:: 取り組む課題 ::
- A) 新浪氏の会長辞任を伝える抜粋から、「新浪剛史氏は何を買ったのか?それが問題だ 日本のTHC厳格規制は正しいか」で始まり「ったのか」ということである。」に至るまでの部分を、一字一句変えずに書き写しなさい。
- B) 新浪氏の会長辞任を伝える抜粋を読み、次の問いに答えなさい。
(i) 新浪氏の捜査を行っていたのは、どこの警察か。
(ii) 記者会見を行ったのは誰か。
(iii) 新浪氏が会長を辞任したのは、何日付か。

新浪剛史氏は何を買ったのか?それが問題だ 日本のTHC厳格規制は正しいか

 2日、サントリーホールディングス(HD)の新浪剛史氏が違法成分を含む海外製サプリメントを輸入したとして、福岡県警の捜査を受けていたことが明らかになった。

 同日、サントリーHDの鳥井信宏社長が記者会見を行い、1日付で新浪氏が同社会長を辞任したことを発表した。会見で鳥井氏は新浪氏について「サプリメントに関する認識を欠いた行為は、当社の代表取締役として求められる資質を欠く」と語った。

 しかし、その会見では最も重要な点が明かされなかった。それは新浪氏が「何を買ったのか」ということである。

:: データ抜粋 ::
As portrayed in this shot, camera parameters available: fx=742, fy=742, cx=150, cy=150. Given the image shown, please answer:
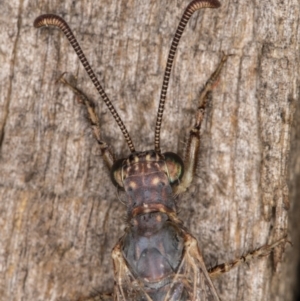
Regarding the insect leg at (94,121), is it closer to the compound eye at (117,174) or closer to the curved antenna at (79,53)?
the compound eye at (117,174)

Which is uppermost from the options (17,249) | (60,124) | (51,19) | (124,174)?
(51,19)

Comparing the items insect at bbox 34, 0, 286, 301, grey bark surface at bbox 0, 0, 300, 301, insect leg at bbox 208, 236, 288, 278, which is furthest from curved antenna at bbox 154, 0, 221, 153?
insect leg at bbox 208, 236, 288, 278

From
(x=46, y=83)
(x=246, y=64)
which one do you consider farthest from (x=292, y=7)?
(x=46, y=83)

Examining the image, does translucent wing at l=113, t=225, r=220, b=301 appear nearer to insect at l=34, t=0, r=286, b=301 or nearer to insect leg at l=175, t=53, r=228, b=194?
insect at l=34, t=0, r=286, b=301

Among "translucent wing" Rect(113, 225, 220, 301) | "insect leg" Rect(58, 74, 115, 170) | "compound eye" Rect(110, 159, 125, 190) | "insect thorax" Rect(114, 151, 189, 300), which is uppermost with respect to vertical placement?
"insect leg" Rect(58, 74, 115, 170)

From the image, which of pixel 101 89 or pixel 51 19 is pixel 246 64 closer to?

:: 解答 ::
- A)
新浪剛史氏は何を買ったのか?それが問題だ 日本のTHC厳格規制は正しいか

 2日、サントリーホールディングス(HD)の新浪剛史氏が違法成分を含む海外製サプリメントを輸入したとして、福岡県警の捜査を受けていたことが明らかになった。

 同日、サントリーHDの鳥井信宏社長が記者会見を行い、1日付で新浪氏が同社会長を辞任したことを発表した。会見で鳥井氏は新浪氏について「サプリメントに関する認識を欠いた行為は、当社の代表取締役として求められる資質を欠く」と語った。

 しかし、その会見では最も重要な点が明かされなかった。それは新浪氏が「何を買ったのか」ということである。

- B)
(i) 福岡県警
(ii) サントリーHDの鳥井信宏社長
(iii) 1日付